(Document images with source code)
┄┄┄┄┄┄

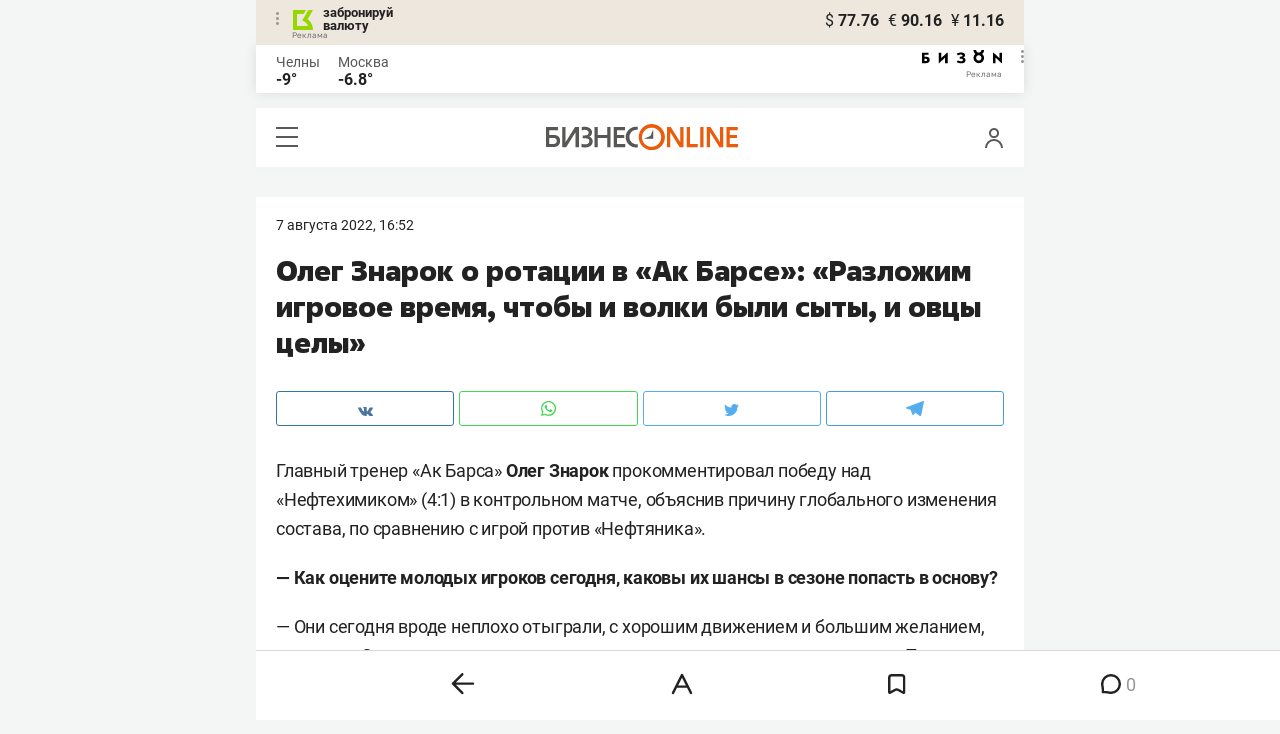

--- FILE ---
content_type: image/svg+xml
request_url: https://statix.business-gazeta.ru/mobile/img/icons/ok.svg
body_size: 843
content:
<svg xmlns="http://www.w3.org/2000/svg" xmlns:xlink="http://www.w3.org/1999/xlink" width="9.02" height="15" viewBox="0 0 9.02 15">
  <defs>
    <style>
      .a {
        fill: none;
      }

      .b {
        clip-path: url(#a);
      }

      .c {
        fill: #ee8208;
      }
    </style>
    <clipPath id="a" transform="translate(0 0)">
      <rect class="a" width="9.02" height="15"/>
    </clipPath>
  </defs>
  <g class="b">
    <path class="c" d="M8.89,8.06c-.22-.43-.81-.79-1.6-.17a5.19,5.19,0,0,1-2.78.84,5.19,5.19,0,0,1-2.78-.84C.94,7.27.35,7.63.14,8.06c-.38.75,0,1.11,1,1.72a6.34,6.34,0,0,0,2.65.79l-.6.6L1,13.41a.87.87,0,0,0,0,1.23l.1.1a.87.87,0,0,0,1.23,0l2.24-2.23,2.24,2.23a.87.87,0,0,0,1.23,0l.1-.1a.87.87,0,0,0,0-1.23L5.86,11.17l-.61-.6a6.3,6.3,0,0,0,2.64-.79c1-.61,1.37-1,1-1.72M4.51,1.93A1.87,1.87,0,1,1,2.64,3.8,1.87,1.87,0,0,1,4.51,1.93m0,5.66A3.8,3.8,0,1,0,.72,3.8,3.8,3.8,0,0,0,4.51,7.59" transform="translate(0 0)"/>
  </g>
</svg>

┄┄┄┄┄┄

- **What you need to do**
Copy the records above exactly, starting at the line that contains "body_size: 843" and ending at the last line, and leave out all earlier lines.

- **Reply**
body_size: 843
content:
<svg xmlns="http://www.w3.org/2000/svg" xmlns:xlink="http://www.w3.org/1999/xlink" width="9.02" height="15" viewBox="0 0 9.02 15">
  <defs>
    <style>
      .a {
        fill: none;
      }

      .b {
        clip-path: url(#a);
      }

      .c {
        fill: #ee8208;
      }
    </style>
    <clipPath id="a" transform="translate(0 0)">
      <rect class="a" width="9.02" height="15"/>
    </clipPath>
  </defs>
  <g class="b">
    <path class="c" d="M8.89,8.06c-.22-.43-.81-.79-1.6-.17a5.19,5.19,0,0,1-2.78.84,5.19,5.19,0,0,1-2.78-.84C.94,7.27.35,7.63.14,8.06c-.38.75,0,1.11,1,1.72a6.34,6.34,0,0,0,2.65.79l-.6.6L1,13.41a.87.87,0,0,0,0,1.23l.1.1a.87.87,0,0,0,1.23,0l2.24-2.23,2.24,2.23a.87.87,0,0,0,1.23,0l.1-.1a.87.87,0,0,0,0-1.23L5.86,11.17l-.61-.6a6.3,6.3,0,0,0,2.64-.79c1-.61,1.37-1,1-1.72M4.51,1.93A1.87,1.87,0,1,1,2.64,3.8,1.87,1.87,0,0,1,4.51,1.93m0,5.66A3.8,3.8,0,1,0,.72,3.8,3.8,3.8,0,0,0,4.51,7.59" transform="translate(0 0)"/>
  </g>
</svg>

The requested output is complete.